Rows of spatial question data:
##########

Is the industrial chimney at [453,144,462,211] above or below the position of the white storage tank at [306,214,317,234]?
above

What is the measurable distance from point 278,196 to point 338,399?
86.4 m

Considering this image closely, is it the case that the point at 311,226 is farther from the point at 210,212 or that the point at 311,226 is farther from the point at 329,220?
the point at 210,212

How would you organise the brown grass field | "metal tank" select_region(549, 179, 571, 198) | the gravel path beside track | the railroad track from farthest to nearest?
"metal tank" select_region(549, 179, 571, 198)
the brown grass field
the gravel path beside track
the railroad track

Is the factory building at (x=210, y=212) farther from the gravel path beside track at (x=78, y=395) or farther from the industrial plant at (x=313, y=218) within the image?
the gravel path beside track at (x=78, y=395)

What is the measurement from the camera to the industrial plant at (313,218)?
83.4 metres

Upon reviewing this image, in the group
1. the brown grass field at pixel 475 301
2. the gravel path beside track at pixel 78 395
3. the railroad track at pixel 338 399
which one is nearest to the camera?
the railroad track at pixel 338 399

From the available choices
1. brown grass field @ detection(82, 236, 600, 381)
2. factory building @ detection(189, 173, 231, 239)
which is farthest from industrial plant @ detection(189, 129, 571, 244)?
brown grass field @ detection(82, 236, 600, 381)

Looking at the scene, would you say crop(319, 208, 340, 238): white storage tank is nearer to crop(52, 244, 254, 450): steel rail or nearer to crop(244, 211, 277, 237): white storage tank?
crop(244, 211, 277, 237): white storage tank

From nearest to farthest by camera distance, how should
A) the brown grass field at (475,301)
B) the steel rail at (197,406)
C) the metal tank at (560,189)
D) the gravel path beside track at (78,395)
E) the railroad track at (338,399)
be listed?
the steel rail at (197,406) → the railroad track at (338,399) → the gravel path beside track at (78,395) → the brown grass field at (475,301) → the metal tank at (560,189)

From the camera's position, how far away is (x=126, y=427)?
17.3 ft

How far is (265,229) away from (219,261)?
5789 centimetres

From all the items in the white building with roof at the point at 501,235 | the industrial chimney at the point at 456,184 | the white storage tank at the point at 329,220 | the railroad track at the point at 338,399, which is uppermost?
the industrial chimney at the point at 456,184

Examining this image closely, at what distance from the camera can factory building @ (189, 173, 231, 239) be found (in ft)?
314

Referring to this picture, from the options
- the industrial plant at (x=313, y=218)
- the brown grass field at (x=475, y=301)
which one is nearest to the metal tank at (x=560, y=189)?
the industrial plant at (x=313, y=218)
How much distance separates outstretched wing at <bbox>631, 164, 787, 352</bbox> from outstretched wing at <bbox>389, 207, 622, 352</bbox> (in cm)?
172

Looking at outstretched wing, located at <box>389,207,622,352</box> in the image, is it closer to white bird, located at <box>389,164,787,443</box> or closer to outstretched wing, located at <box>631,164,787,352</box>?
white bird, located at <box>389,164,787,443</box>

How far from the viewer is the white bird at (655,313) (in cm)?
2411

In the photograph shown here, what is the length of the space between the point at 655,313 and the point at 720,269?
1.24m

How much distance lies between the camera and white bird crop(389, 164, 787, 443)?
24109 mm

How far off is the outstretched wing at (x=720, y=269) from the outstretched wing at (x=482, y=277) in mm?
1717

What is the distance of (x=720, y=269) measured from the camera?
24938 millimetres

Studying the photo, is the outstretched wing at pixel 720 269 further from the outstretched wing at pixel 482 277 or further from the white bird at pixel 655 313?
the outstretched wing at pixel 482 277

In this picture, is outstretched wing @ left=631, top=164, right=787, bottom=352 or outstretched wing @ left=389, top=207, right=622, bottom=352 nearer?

##########

## EXERCISE DESCRIPTION
Transcribe all entries exactly as they are given.

## COMPLETE OUTPUT
Is the industrial chimney at [453,144,462,211] above or below the position of the white storage tank at [306,214,317,234]?
above

What is the measurable distance from point 278,196 to point 338,399?
86.4 m

Considering this image closely, is it the case that the point at 311,226 is farther from the point at 210,212 or that the point at 311,226 is farther from the point at 329,220?
the point at 210,212

How would you organise the brown grass field | "metal tank" select_region(549, 179, 571, 198) | the gravel path beside track | the railroad track from farthest to nearest?
"metal tank" select_region(549, 179, 571, 198)
the brown grass field
the gravel path beside track
the railroad track

Is the factory building at (x=210, y=212) farther from the gravel path beside track at (x=78, y=395) or farther from the industrial plant at (x=313, y=218) within the image?
the gravel path beside track at (x=78, y=395)

What is the measurement from the camera to the industrial plant at (313,218)?
83.4 metres

Upon reviewing this image, in the group
1. the brown grass field at pixel 475 301
2. the gravel path beside track at pixel 78 395
3. the railroad track at pixel 338 399
which one is nearest to the camera?
the railroad track at pixel 338 399

From the available choices
1. brown grass field @ detection(82, 236, 600, 381)
2. factory building @ detection(189, 173, 231, 239)
which is farthest from industrial plant @ detection(189, 129, 571, 244)?
brown grass field @ detection(82, 236, 600, 381)

Looking at the scene, would you say crop(319, 208, 340, 238): white storage tank is nearer to crop(52, 244, 254, 450): steel rail or nearer to crop(244, 211, 277, 237): white storage tank?
crop(244, 211, 277, 237): white storage tank

From nearest to farthest by camera distance, how should
A) the brown grass field at (475,301)
B) the steel rail at (197,406)
C) the metal tank at (560,189)
D) the gravel path beside track at (78,395)
E) the railroad track at (338,399)
be listed?
the steel rail at (197,406) → the railroad track at (338,399) → the gravel path beside track at (78,395) → the brown grass field at (475,301) → the metal tank at (560,189)

From the camera's position, how far away is (x=126, y=427)?
17.3 ft

How far is (265,229) away from (219,261)?
5789 centimetres

From all the items in the white building with roof at the point at 501,235 | the industrial chimney at the point at 456,184 | the white storage tank at the point at 329,220 | the railroad track at the point at 338,399, which is uppermost?
the industrial chimney at the point at 456,184

Examining this image closely, at what distance from the camera can factory building @ (189, 173, 231, 239) be found (in ft)?
314

Referring to this picture, from the options
- the industrial plant at (x=313, y=218)
- the brown grass field at (x=475, y=301)
which one is nearest to the metal tank at (x=560, y=189)?
the industrial plant at (x=313, y=218)
How much distance separates outstretched wing at <bbox>631, 164, 787, 352</bbox> from outstretched wing at <bbox>389, 207, 622, 352</bbox> (in cm)?
172

Looking at outstretched wing, located at <box>389,207,622,352</box> in the image, is it closer to white bird, located at <box>389,164,787,443</box> or closer to outstretched wing, located at <box>631,164,787,352</box>?
white bird, located at <box>389,164,787,443</box>

How far from the viewer is the white bird at (655,313) (in cm)?
2411

In the photograph shown here, what is the length of the space between the point at 655,313 and the point at 720,269?
1.24m

How much distance lies between the camera and white bird crop(389, 164, 787, 443)?
24109 mm

How far off is the outstretched wing at (x=720, y=269) from the outstretched wing at (x=482, y=277) in mm?
1717

What is the distance of (x=720, y=269) measured from the camera?
24938 millimetres

Studying the photo, is the outstretched wing at pixel 720 269 further from the outstretched wing at pixel 482 277 or further from the white bird at pixel 655 313?
the outstretched wing at pixel 482 277

In this picture, is outstretched wing @ left=631, top=164, right=787, bottom=352 or outstretched wing @ left=389, top=207, right=622, bottom=352 nearer?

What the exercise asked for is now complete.